Gas phase synthesis of non-bundled, small diameter single-walled carbon nanotubes with near-armchair chiralities

TL;DR

This paper introduces a new floating catalyst method for synthesizing small diameter, non-bundled single-walled carbon nanotubes with near-armchair chiralities, achieving high purity, length, and electrical performance.

Contribution

The study presents a novel synthesis route that produces high-quality, individual SWCNTs with controlled chiralities and minimized bundling, advancing nanotube fabrication techniques.

Findings

Achieved high G/D Raman intensity ratios up to 48.

Produced SWCNTs with lengths up to 4 microns.

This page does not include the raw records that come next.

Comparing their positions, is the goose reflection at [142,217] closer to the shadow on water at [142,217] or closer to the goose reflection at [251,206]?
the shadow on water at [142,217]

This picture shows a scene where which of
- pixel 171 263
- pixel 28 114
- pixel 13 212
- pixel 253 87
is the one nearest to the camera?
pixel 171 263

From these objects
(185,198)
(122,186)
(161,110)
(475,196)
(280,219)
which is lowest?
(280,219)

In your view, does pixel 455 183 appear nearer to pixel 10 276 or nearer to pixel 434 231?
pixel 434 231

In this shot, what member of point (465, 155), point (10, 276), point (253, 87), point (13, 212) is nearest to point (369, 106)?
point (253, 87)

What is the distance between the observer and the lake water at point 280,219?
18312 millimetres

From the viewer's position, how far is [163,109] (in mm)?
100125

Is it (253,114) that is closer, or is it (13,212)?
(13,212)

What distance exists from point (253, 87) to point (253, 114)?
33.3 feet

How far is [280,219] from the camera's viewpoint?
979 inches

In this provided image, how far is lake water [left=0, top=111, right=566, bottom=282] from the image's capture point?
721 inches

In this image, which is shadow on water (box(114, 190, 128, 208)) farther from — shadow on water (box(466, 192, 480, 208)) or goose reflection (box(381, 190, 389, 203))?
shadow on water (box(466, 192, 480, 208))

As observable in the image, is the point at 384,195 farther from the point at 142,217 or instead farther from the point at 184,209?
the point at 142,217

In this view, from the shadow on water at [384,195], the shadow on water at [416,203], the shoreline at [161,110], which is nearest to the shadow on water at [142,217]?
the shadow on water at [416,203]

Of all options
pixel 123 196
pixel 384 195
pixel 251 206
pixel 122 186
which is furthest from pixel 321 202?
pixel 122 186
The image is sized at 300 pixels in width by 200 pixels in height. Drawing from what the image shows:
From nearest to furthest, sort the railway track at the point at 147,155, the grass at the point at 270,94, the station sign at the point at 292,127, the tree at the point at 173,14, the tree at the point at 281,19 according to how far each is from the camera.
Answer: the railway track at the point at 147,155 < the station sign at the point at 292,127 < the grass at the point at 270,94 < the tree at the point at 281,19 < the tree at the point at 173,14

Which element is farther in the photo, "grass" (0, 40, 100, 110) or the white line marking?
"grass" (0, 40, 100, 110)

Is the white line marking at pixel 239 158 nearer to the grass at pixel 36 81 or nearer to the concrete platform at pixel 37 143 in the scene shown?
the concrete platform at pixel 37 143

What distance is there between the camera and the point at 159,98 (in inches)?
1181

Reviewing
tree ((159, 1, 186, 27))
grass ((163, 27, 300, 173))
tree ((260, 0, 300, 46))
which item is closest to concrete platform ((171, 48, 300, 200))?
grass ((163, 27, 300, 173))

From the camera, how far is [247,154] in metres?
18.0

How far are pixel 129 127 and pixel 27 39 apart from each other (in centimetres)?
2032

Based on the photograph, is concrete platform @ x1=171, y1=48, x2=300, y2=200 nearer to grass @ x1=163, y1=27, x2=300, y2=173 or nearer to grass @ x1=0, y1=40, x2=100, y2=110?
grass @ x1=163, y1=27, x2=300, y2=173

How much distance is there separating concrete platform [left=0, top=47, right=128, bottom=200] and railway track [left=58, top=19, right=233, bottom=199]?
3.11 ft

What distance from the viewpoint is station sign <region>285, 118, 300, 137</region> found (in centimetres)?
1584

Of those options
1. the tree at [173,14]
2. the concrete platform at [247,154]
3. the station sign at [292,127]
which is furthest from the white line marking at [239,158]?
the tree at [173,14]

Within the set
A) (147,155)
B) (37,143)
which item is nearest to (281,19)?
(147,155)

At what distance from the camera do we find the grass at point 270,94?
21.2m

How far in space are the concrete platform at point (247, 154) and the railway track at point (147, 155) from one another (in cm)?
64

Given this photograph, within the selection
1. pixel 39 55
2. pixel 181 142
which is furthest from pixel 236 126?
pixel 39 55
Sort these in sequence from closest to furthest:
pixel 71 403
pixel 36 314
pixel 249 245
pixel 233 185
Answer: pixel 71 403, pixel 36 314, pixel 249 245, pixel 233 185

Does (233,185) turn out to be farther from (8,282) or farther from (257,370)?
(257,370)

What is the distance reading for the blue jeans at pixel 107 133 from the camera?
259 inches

Created transparent conductive films with low sheet resistance of 63 Ohms/sq.

Abstract

We present a novel floating catalyst synthesis route for individual, i.e. non-bundled, small diameter single-walled carbon nanotubes (SWCNTs) with a narrow chiral angle distribution peaking at high chiralities near the armchair species. An ex situ spark discharge generator was used to form iron particles with geometric number mean diameters of 3-4 nm and fed into a laminar flow chemical vapour deposition reactor for the continuous synthesis of long and high-quality SWCNTs from ambient pressure carbon monoxide. The intensity ratio of G/D peaks in Raman spectra up to 48 and mean tube lengths up to 4 microns were observed. The chiral distributions, as directly determined by electron diffraction in the transmission electron microscope, clustered around the (n,m) indices (7,6), (8,6), (8,7) and (9,6), with up to 70% of tubes having chiral angles over 20{\deg}. The mean diameter of SWCNTs was reduced from 1.10 to 1.04 nm by decreasing the growth temperature from 880 to 750 {\deg}C, which simultaneously increased the fraction of semiconducting tubes from 67 to 80%. Limiting the nanotube gas phase number concentration to approx. 100 000 per cubic centimetre successfully prevented nanotube bundle formation that is due to collisions induced by Brownian diffusion. Up to 80 % of 500 as-deposited tubes observed by atomic force and transmission electron microscopy were individual. Transparent conducting films deposited from these SWCNTs exhibited record low sheet resistances of 63 Ohms/sq. at 90 % transparency for 550 nm light.